#### Task goal:
Your output should be the exact lines from the start of the data through the line containing "[camera-trap image, curated labels]", with no pictures.
○ ○ ○ ○ ○
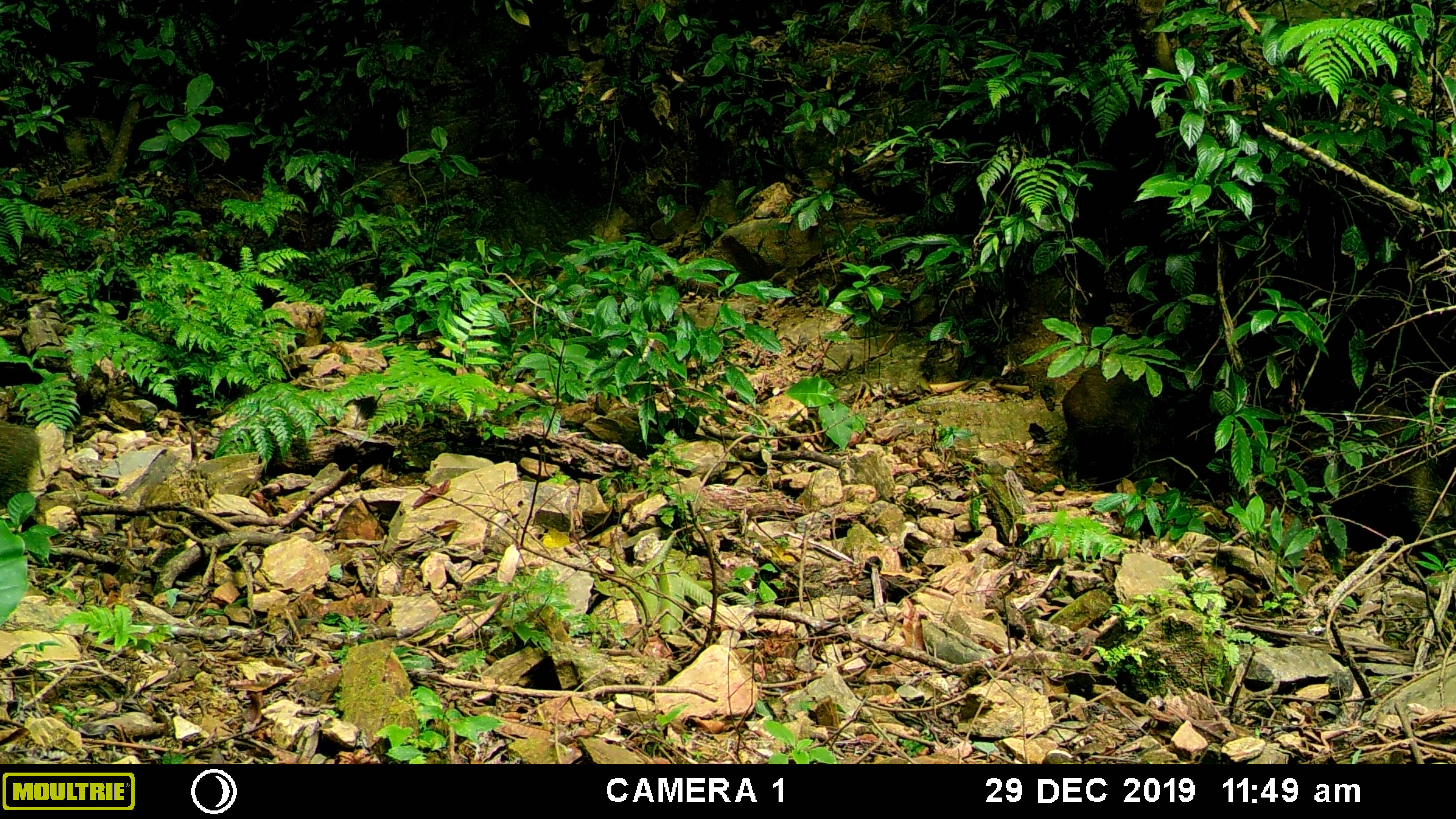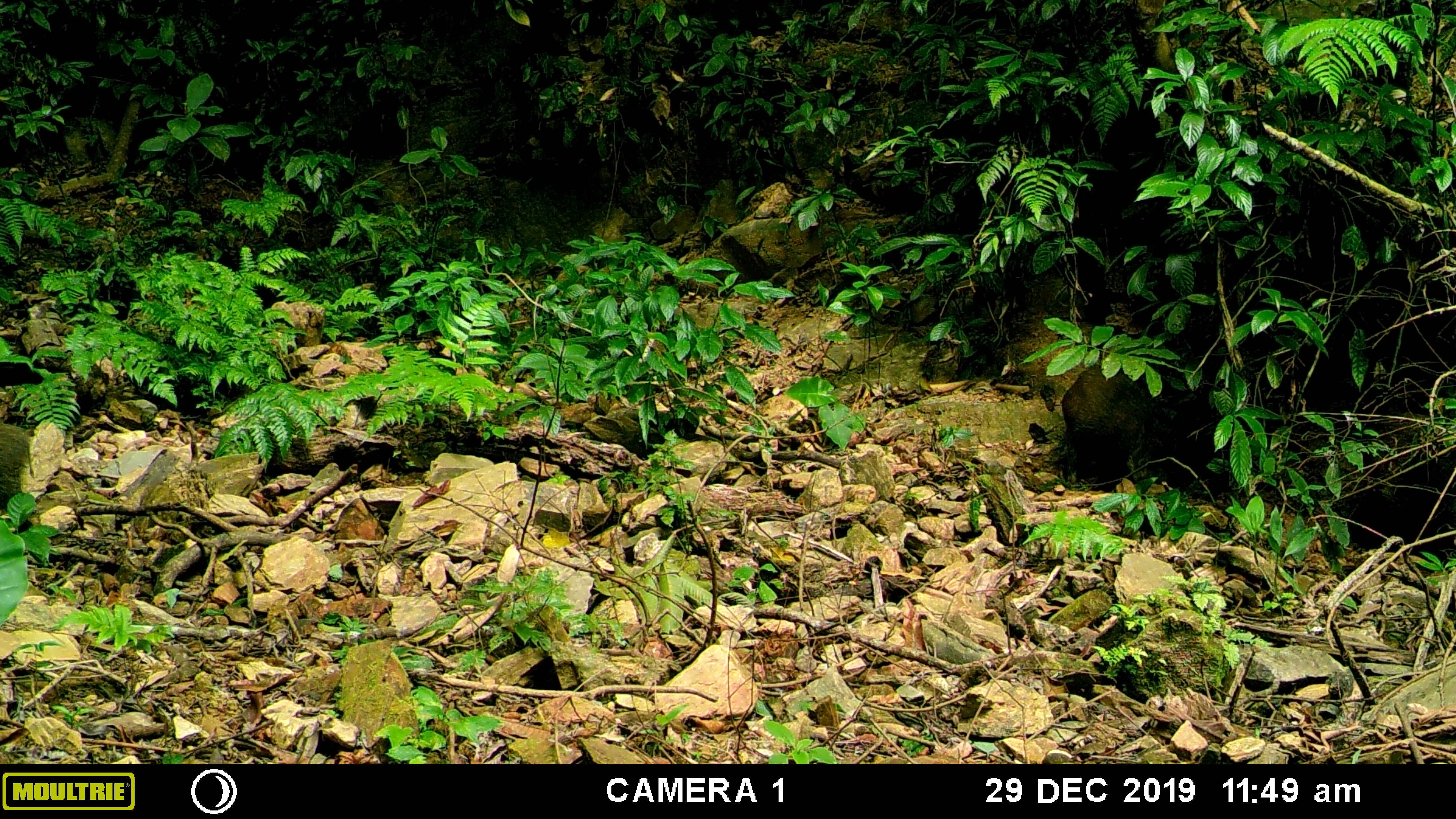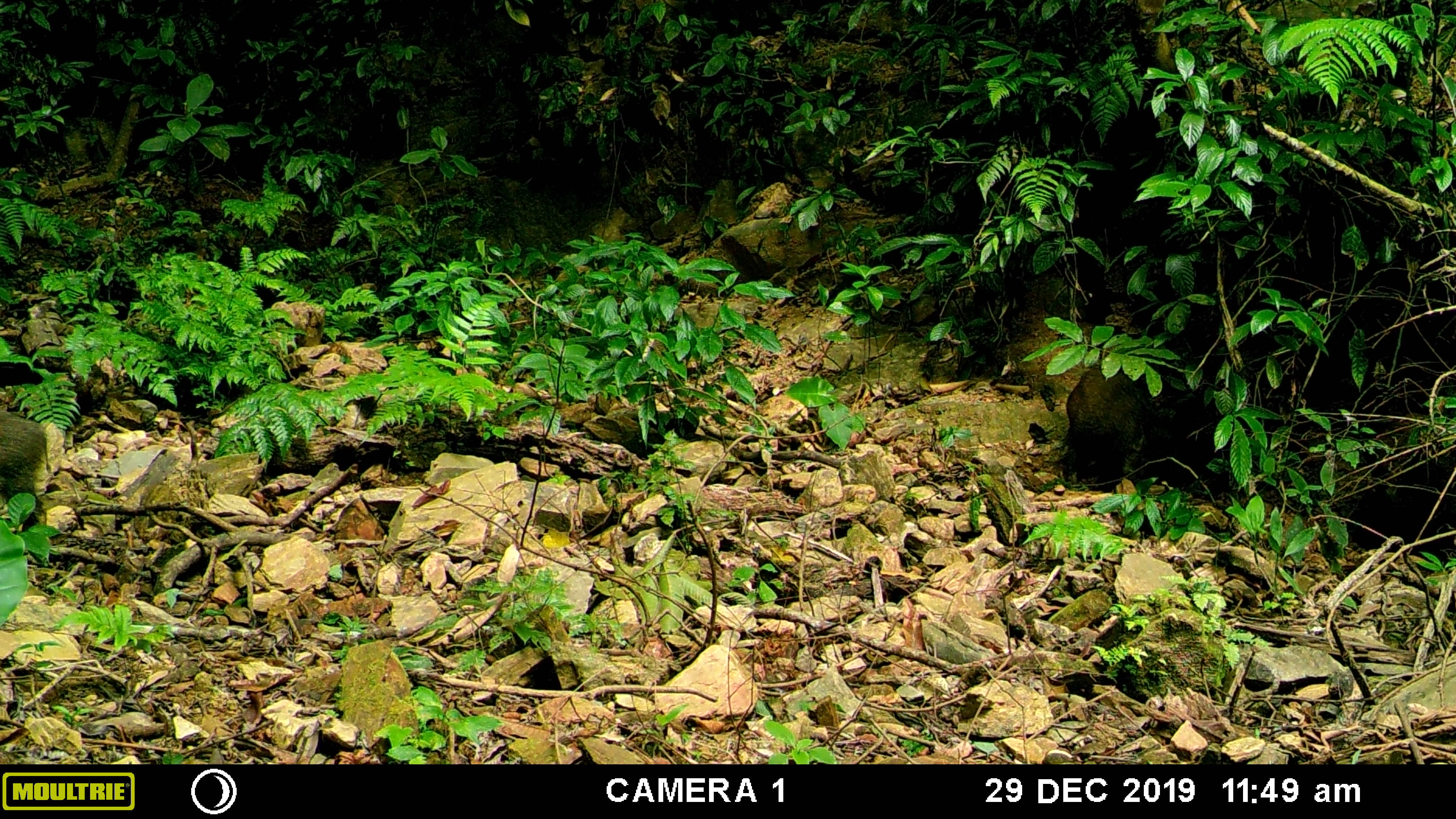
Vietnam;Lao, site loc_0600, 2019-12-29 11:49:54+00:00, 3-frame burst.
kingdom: Animalia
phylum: Chordata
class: Mammalia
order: Artiodactyla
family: Suidae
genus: Sus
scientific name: Sus scrofa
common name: eurasian wild pig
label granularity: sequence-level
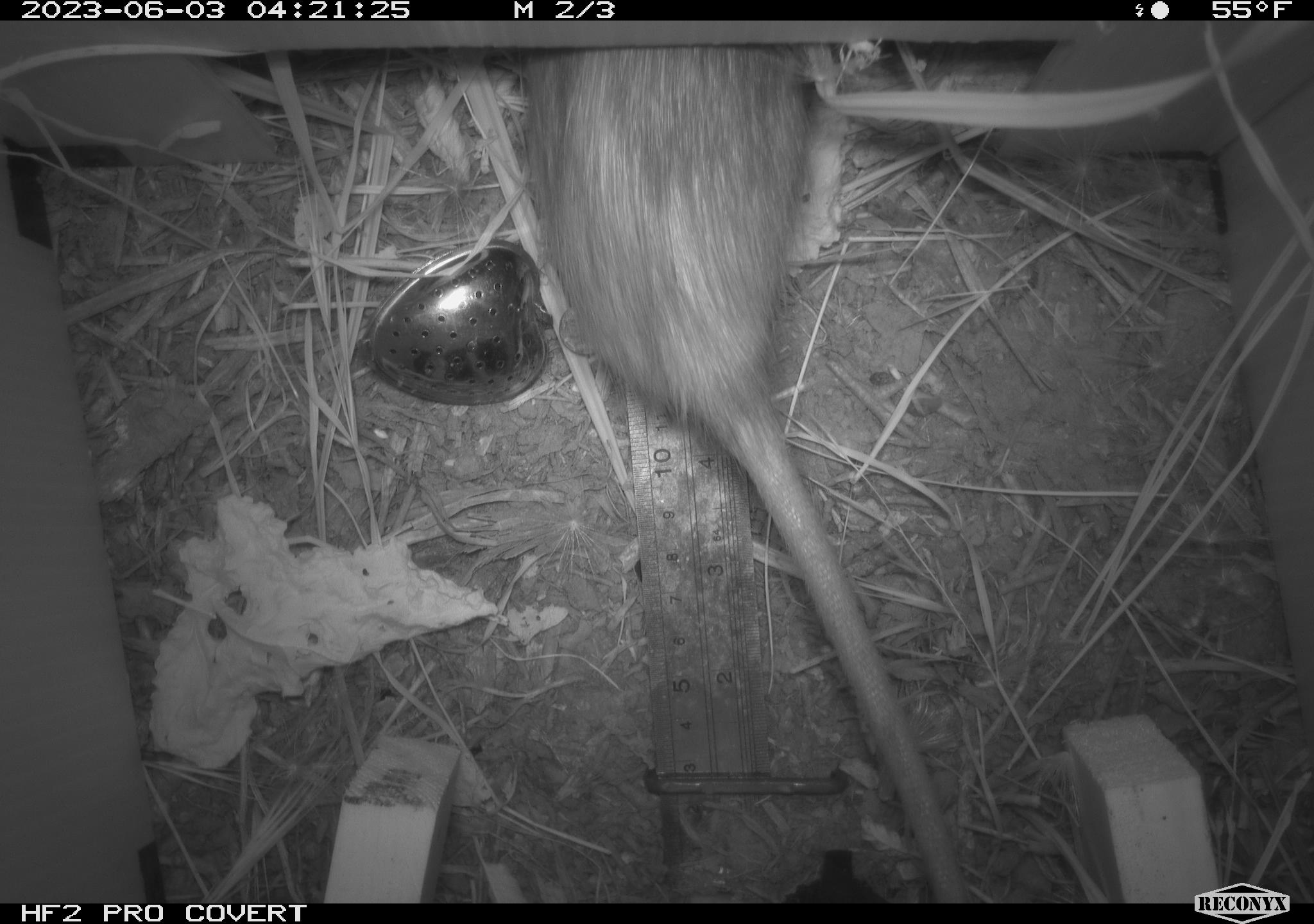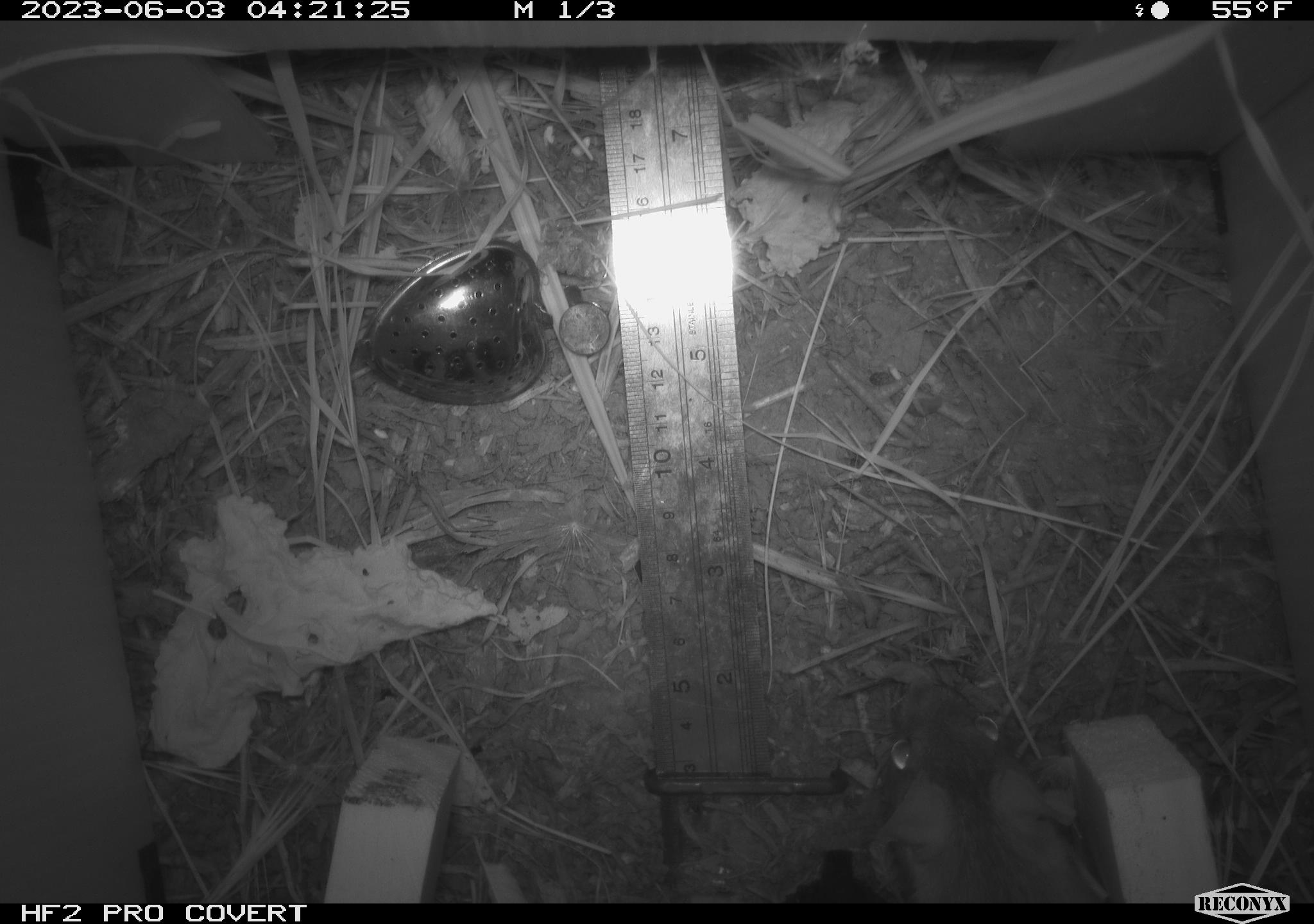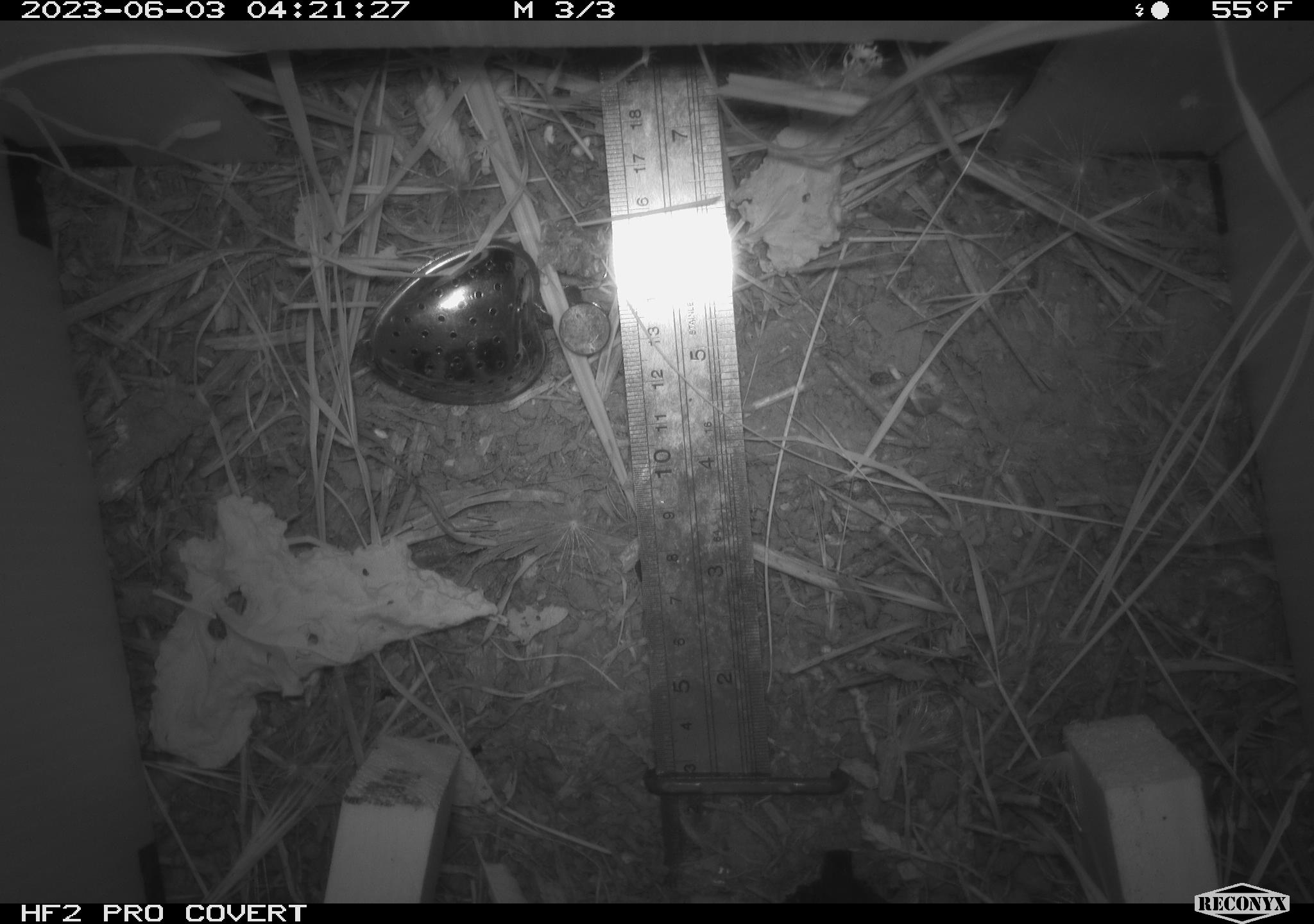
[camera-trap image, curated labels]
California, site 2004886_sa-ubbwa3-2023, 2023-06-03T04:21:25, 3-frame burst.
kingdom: Animalia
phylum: Chordata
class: Mammalia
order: Rodentia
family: Muridae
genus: Rattus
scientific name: Rattus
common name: rat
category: rattus species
○ ○ ○ ○ ○
#### Exercise result:
Vietnam;Lao, site loc_0600, 2019-12-29 11:49:54+00:00, 3-frame burst.
kingdom: Animalia
phylum: Chordata
class: Mammalia
order: Artiodactyla
family: Suidae
genus: Sus
scientific name: Sus scrofa
common name: eurasian wild pig
label granularity: sequence-level
[camera-trap image, curated labels]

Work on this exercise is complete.